The English settlers in the South—the colonies of Virginia, Maryland, North and South Carolina, and Georgia—came to North America looking primarily for economic gain. These immigrants took advantage of the region’s mild climate, which permitted the cultivation of many crops, and they established large plantations to produce tobacco and rice for export to markets in Europe. The wealthy planters who dominated the early settlements initially imported English indentured servants, who worked the planters’ lands for a specified period of time in return for their passage from England. After 1670 plantation owners increasingly turned to slave labor from Africa. By 1750 they had brought in so many Africans that the Southern colonies had become slave societies, sharply divided along the lines of race and class.

A

New England: A Society of Yeoman Farmers

As they settled New England, the Puritans created self-governing communities and religious congregations composed of independent landowning farmers, or yeomen, and their families. The Puritan political leadership granted large areas of land to groups of male settlers, known as the proprietors, who then divided the land among themselves. Men of higher social standing usually received larger portions, but every male received enough land to support a family. Equally important, every male had a voice in the town meeting. As the main institution of local government, the town meeting levied taxes, built roads, and elected officials to manage town affairs.

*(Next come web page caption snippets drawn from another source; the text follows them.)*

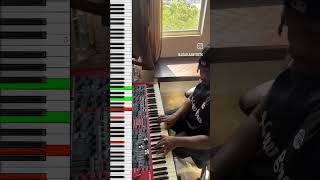 Download Midi File Link In Bio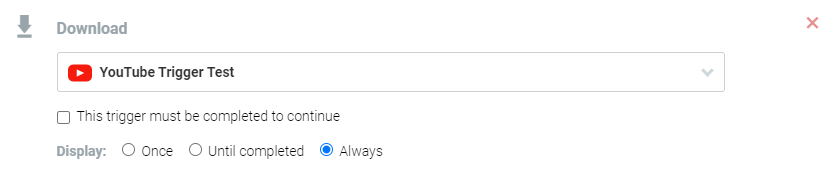 Triggers - YouTube Download.png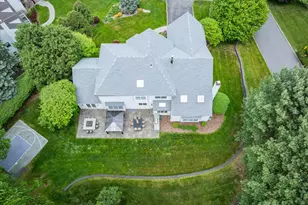 10 Kipps Ct, Somers, NY 10589 - Photo 2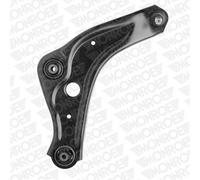MONROE Braccio Oscillante Sospensione Anteriore Destra Per Nissan Qashqai II
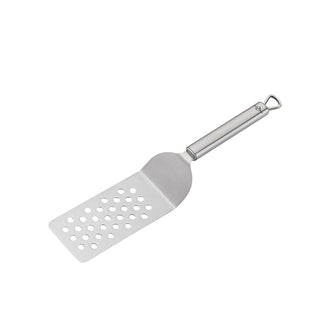 Paletta forata Parma cm 31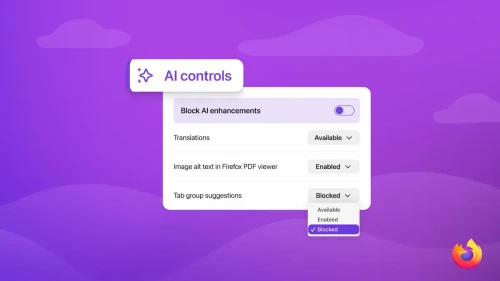 Distilled-Header-AI-Controls-2048x1152.webp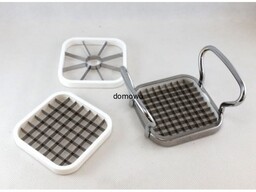 SUPER KRAJALNICA DO WARZYW OWOCÓW JAJEK 3 in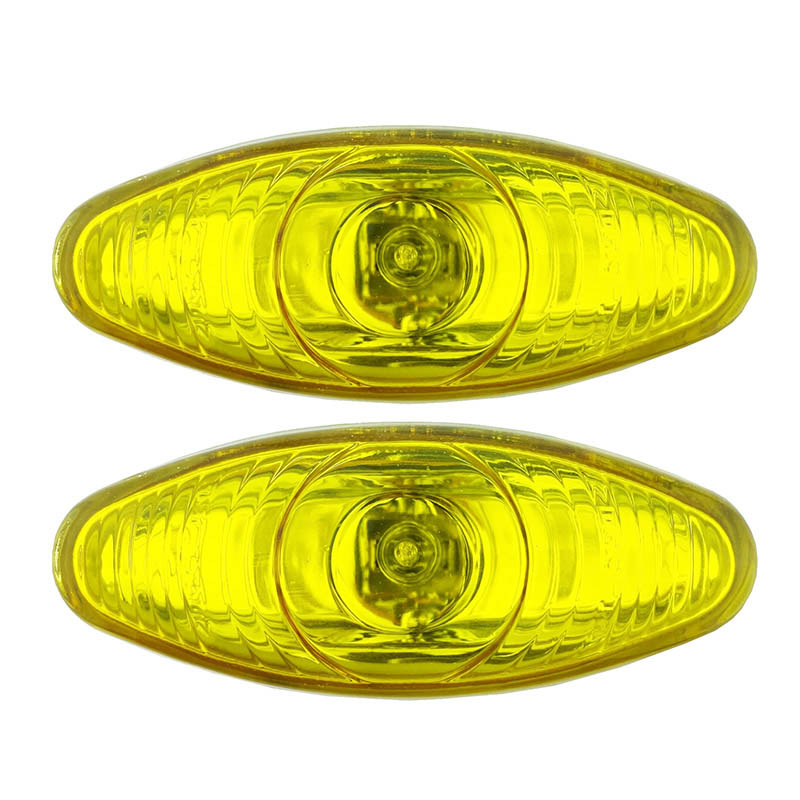 http0028342-1-proboleis-omixlhs-universal-obal-yal-68-kitrino-2-temaxia-15414-02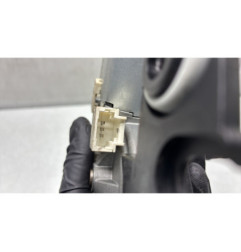 Moteur essuie glace arriere PEUGEOT 206+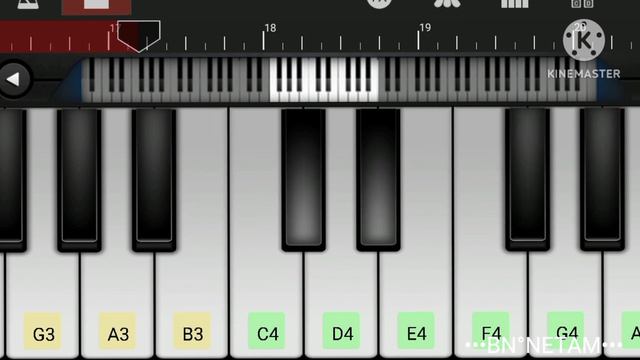 Tui Khale Mui Nale.... Sambalpuri Song // New Sambalpuri Instruments // Walk Band Music 🎵🎶..bn Neta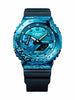 G-Shock - GM-2140GEM-2ADR (Made in Thailand)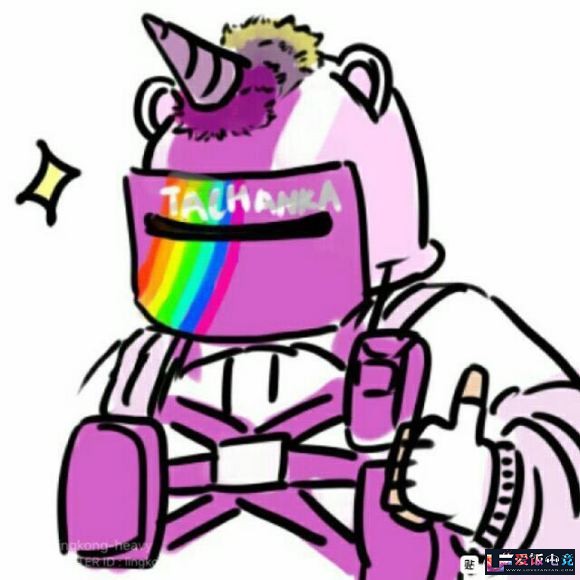 m5Cx6TT2667d7t5L.jpg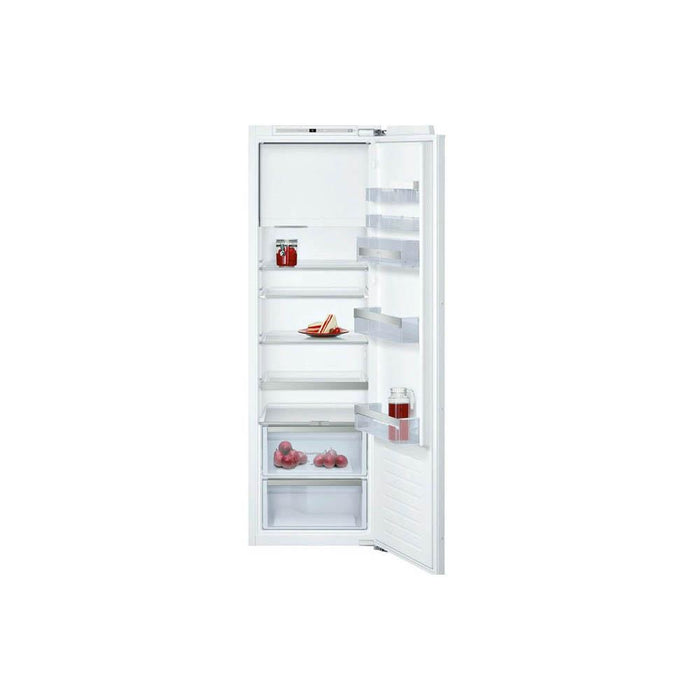 Neff N70 KI2823FF0G Built In Fridge with Ice Box - Unbeatable Bathrooms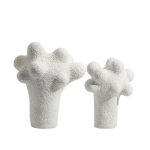 Статуэтка Multi Ball высота 33 — изображение 2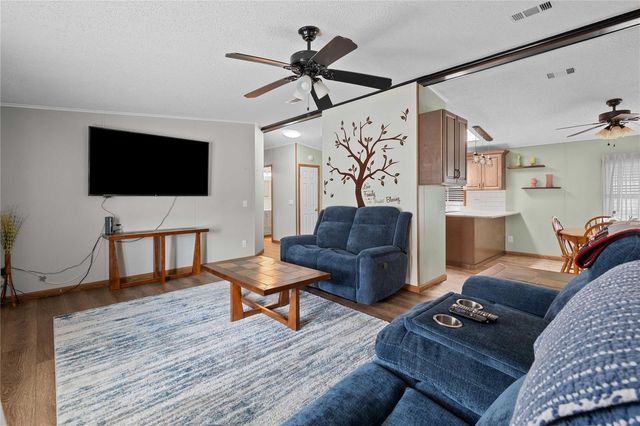 7039 SIESTA STREET, Zephyrhills, FL 33541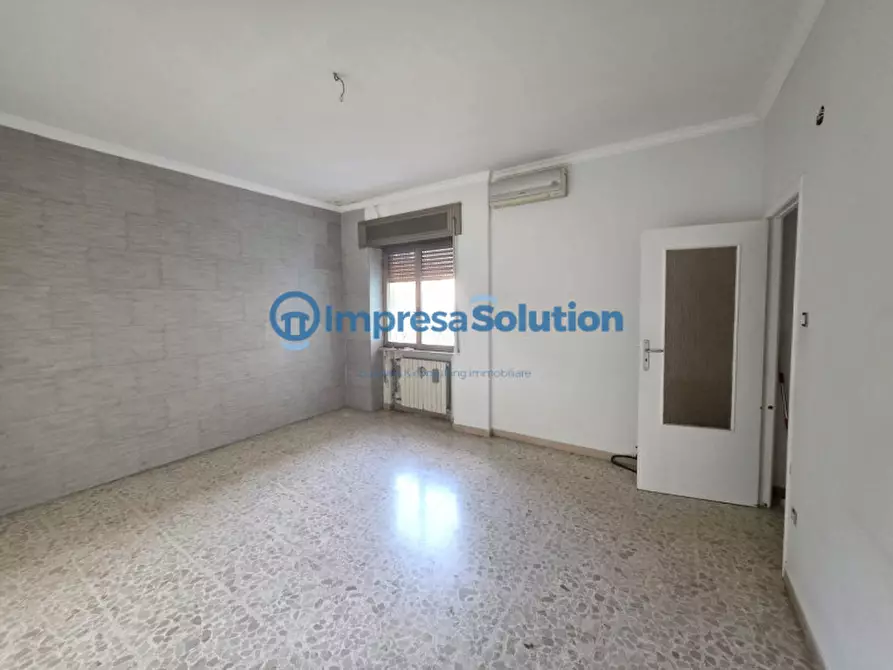 Immagine 19 di Appartamento in affitto  in Via Pigna a Napoli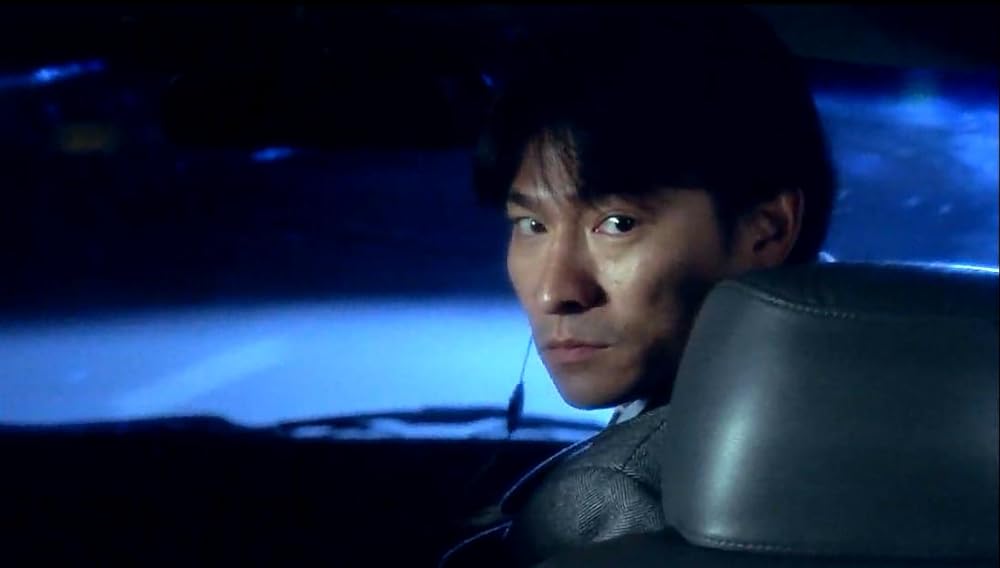 「Needing You」の画像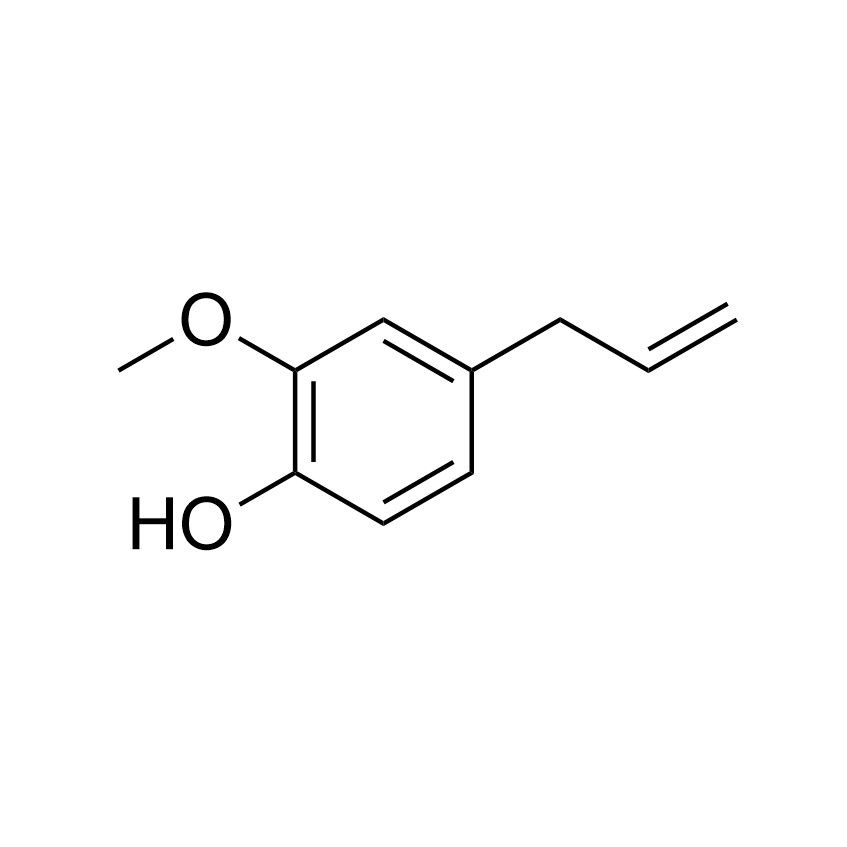 Eugenol (min. 99%, USP)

Because of Puritan beliefs that God singled out only a few specific people for salvation, the residents of New England did not automatically become part of the Congregational Church, the church the Puritans founded. Instead, membership was limited to those who could testify convincingly before members of the church that they had experienced religious conversion, or had been saved. Those who had been saved were known as “the elect,” or “Saints,” and they represented less than 40 percent of the New England population. Because of the power wielded by Saints and men of high status, the New England system of landowning and politics was not fully democratic, but it gave ordinary people more autonomy than their ancestors in England had enjoyed.